Many organizations use data mining and web scraping techniques to gather data for research or advertising purposes. Sometimes, they need to understand how their brand and/or products are performing in the market. If they are on the declining trend or not receiving the expected response in the market, businesses rethink their marketing or development strategies based on the analysis that is conducted on mined or scraped data.
Businesses are legally required to ask the user's permission before using their data for any type of research. And as site owners and bloggers, this is something we see on a daily basis as we log in and navigate through different sites and services online.
However, there are certain organizations that illegally scrape user data from websites without their permission. Therefore, users are advised to use a Facebook proxy even when surfing Facebook, this masks their identity by directing their traffic through secure servers with the help of Smartproxy.
Businesses are often faced with the dilemma of whether to employ ethical practices or not. Clearly, they have to remain ethical for their own benefit as it saves them all the hassle of going through the legal proceedings in case they are caught.
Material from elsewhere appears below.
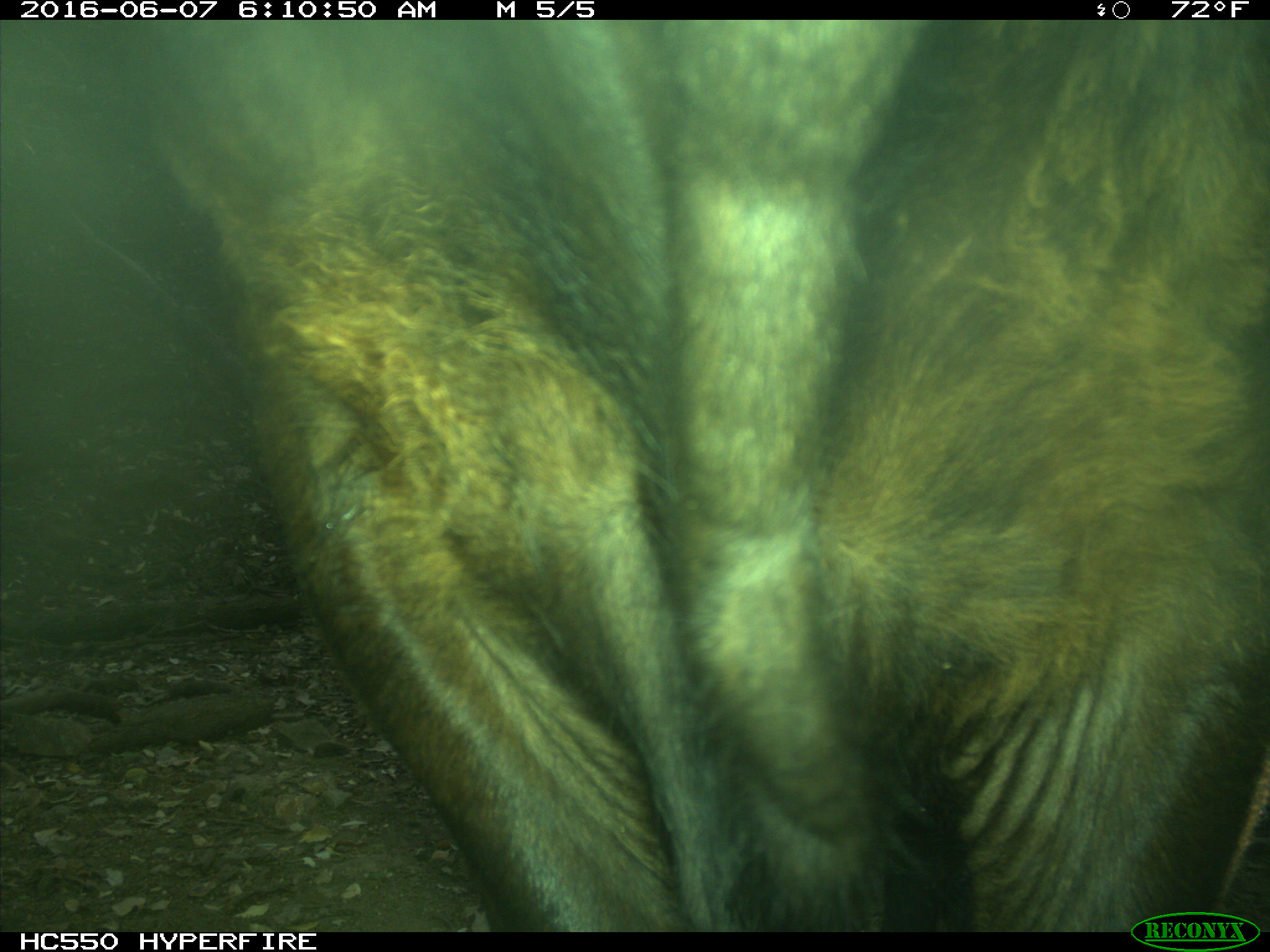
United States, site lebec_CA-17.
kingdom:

Data ethics concern numerous analysts and IT professionals and worry about how their organization collects, stores, and lets them use the data. Even when they might not be responsible for deploying the web scraper that extracts and builds a database, they are responsible for asking their organization to follow ethical procedures to gain access to data.
Every individual has ownership of their personal information. It is unlawful and unethical to obtain someone's personal data without consent. Therefore, organizations should insert written agreements and digital privacy policies. These present the users with the organization's terms and conditions which they are required to sign. And through the use of business intelligence tools, such tasks can either be improved or fully automated in nearly all niche markets and industries.
Users have a right to know how the organization is planning to collect, store and utilize their data. Therefore, these organizations should make their process transparent. For example, if your organization made a decision to deploy an algorithm that personalizes the website experience by analyzing and working on the user's behavior on the site.
For this, a clear comprehensible policy should be written that explains that cookies will be used to track users' behavior. All collected data will be added to a secure database and will only be used to train an algorithm that will provide users with a personalized website experience.
If users want to provide false cookies to websites and social media platforms, they should consider using Facebook proxies.
Ensuring the user's privacy is another ethical responsibility that comes while handling data. Regardless of their consent of letting the business collect, store, and analyze any Personally Identifiable Information (PII), it is still the organization's responsibility to keep it safe and not make it publicly available.
Some examples of PII are:
For privacy protection, organizations need to ensure that they are storing the collected data in a secure database to save it from falling into the wrong hands. Employing the use of specific data security methods also help protect privacy as they include features such as dual-authentication and file encryption.
The intention of the organization matters whenever a discussion on any branch of ethics happens. Before organizations start collecting data, they should know exactly why they need it, what they will be able to gain from it, and what changes will occur after analysis.
Even if the organization's intentions are pure and they will generate a positive outcome from the analysis, then they should use the data.
Even with the right intentions, certain data analysis outcomes exert unintentional harm to the users who have contributed to the database. This effect is known as a disparate impact, which is ruled as unlawful. This harm can happen due to bugs in the algorithm or due to inputting wrong variables into the algorithm itself. Either way, there is a possibility of spreading false information generated through the algorithm itself. Therefore, special care should be taken to ensure that there is no possibility that disparate impact could occur.
Since algorithms are written by humans, there is a possibility that a bias can be left in the code intentionally or unintentionally. To use the algorithm ethically, it should follow the data science principles, which are:
Data is used to train machine-learning algorithms, therefore an unrepresented dataset can cause the algorithm to prefer certain variables over others.
There is a possibility that the back-end code of the algorithm itself is written with an unintentional bias.
There is a chance the algorithm learns from biased feedback provided by the users. If an attribute is added a number of times, the algorithm will automatically start preferring the specified attribute over others.
Businesses should consider ethical practices while doing data mining or web scraping as sometimes, they are able to unearth sensitive data that can potentially harm the users who contribute to their research and analysis. However, to protect themselves, users should mask their digital footprint by using proxies.